This weekend, the School of Architecture hosted a symposium that focused on the role of technology in design and construction.

The event, titled “Digital Post-Modernities: From Calculus to Computation,” brought together renowned architecture theorists and practitioners from all over the world. The two-day symposium aimed to foster discussion about the role of digital technology in architecture and examine its origins, impact and future. The event was organized by Mario Carpo, a visiting professor at the school.

School of Architecture Dean Robert Stern ARC ’65 called the symposium “the biggest event of the spring semester,” adding that the diversity of views which the event gathered enhanced the quality of the discussion.

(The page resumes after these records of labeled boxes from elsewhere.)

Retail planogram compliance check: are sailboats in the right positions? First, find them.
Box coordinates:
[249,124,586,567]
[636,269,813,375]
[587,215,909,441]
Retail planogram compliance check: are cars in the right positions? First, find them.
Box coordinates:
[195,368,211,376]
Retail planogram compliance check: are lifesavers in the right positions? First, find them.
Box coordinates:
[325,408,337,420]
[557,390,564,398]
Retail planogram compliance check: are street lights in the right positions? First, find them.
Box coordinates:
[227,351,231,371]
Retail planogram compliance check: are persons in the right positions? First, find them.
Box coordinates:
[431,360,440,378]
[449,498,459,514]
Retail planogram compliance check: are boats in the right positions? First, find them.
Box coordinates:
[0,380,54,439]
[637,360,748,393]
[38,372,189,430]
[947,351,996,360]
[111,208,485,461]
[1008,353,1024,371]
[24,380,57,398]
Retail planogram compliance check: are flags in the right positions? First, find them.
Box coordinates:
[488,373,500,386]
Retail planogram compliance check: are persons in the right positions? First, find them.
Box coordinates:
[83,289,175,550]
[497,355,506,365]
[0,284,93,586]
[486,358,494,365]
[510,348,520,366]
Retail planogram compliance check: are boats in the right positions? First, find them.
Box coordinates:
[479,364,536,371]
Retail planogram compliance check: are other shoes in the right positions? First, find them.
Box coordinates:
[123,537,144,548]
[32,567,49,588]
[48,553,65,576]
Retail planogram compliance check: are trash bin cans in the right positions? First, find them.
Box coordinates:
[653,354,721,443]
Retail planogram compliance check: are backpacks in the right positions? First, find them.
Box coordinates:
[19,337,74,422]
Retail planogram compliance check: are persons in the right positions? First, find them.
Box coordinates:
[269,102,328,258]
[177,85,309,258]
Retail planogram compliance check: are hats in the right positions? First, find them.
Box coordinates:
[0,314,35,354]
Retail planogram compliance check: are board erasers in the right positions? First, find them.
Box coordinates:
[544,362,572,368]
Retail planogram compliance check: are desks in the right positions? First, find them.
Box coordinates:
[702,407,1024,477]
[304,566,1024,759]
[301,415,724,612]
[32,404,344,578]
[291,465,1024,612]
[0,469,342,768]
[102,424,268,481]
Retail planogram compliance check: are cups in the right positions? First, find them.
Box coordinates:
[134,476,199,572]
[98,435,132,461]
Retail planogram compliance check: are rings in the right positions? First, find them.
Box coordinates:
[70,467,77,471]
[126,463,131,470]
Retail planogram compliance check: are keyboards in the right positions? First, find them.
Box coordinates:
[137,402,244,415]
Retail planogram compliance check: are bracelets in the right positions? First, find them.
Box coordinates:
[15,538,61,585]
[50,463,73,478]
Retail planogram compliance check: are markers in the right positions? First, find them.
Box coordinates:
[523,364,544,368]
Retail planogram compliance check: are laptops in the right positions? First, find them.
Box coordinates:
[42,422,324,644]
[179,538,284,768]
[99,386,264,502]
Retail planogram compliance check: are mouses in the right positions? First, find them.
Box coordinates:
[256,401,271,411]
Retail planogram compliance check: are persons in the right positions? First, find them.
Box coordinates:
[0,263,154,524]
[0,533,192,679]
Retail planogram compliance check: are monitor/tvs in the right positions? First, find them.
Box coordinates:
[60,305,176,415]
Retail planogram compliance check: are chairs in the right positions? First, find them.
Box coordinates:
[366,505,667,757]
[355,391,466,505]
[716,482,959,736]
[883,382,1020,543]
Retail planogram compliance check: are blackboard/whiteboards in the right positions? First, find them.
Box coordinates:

Friday’s session began with a panel led by School of Architecture professor Greg Lynn, followed by conversations with experts such as Alejandro Zaera-Polo from Princeton University and Frédéric Migayrou from the French Centre Pompidou in Paris. The scholars discussed a variety of topics, including the impact of deconstructivism — a movement within postmodern architecture that began in the late 1980s — as well as the evolution of design toward non-linear architectural forms.

On Saturday, an audience comprised of students, professors and professionals gathered to discuss technological advances such as 3D printing and computational architecture with Paola Antonelli, an expert from the Museum of Modern Art in New York, and Alisa Andrasek from the University College London’s Bartlett School.

Peggy Deamer, assistant dean of the School of Architecture, said the speakers examined the digital turn of architecture as a postmodern condition, adding that she considers the event a success.

Many of the panelists took a philosophical angle, which Deamer said she found particularly interesting, as it allowed them to analyze the role technology has played in building the radically disorganized, complex forms that have emerged from the growth of deconstructivism in architecture. She noted that she thinks a sense of historical, cultural and intellectual confluence enveloped the event.

“One thing that was identified was that deconstructivism demanded computation to happen, and whether or not there is a socially intellectual dimension to that and whether this dimension has continued,” Deamer said.

Phillip Bernstein ’79 ARC ’83, a lecturer at the School of Architecture and vice president of Autodesk, Inc., a firm that creates design software, said he thinks the symposium was an opportunity to put ideas into a broader context, something which he said architects often struggle with. He emphasized that the event facilitated an investigation of how digital tools are fundamentally changing the architecture profession, not only on the level of architectural theory but also with respect to the design and construction of buildings.

The symposium coincided with a School of Architecture exhibition by Lynn, the professor who led the Friday panel, entitled “Archeology of the Digital,” which focuses on the evolution of the use of technology in architecture dating back to primitive computers and floppy disks. Stern said he thinks this thematic overlap enriched the symposium.

“This exhibition is typical of [what] Yale tries to be as an institution – avant-garde, at the forefront of what is happening, a place where ideas come to form and architects are trained,” Bernstein said.

The exhibition “Archeology of the Digital” will be on display until May 3.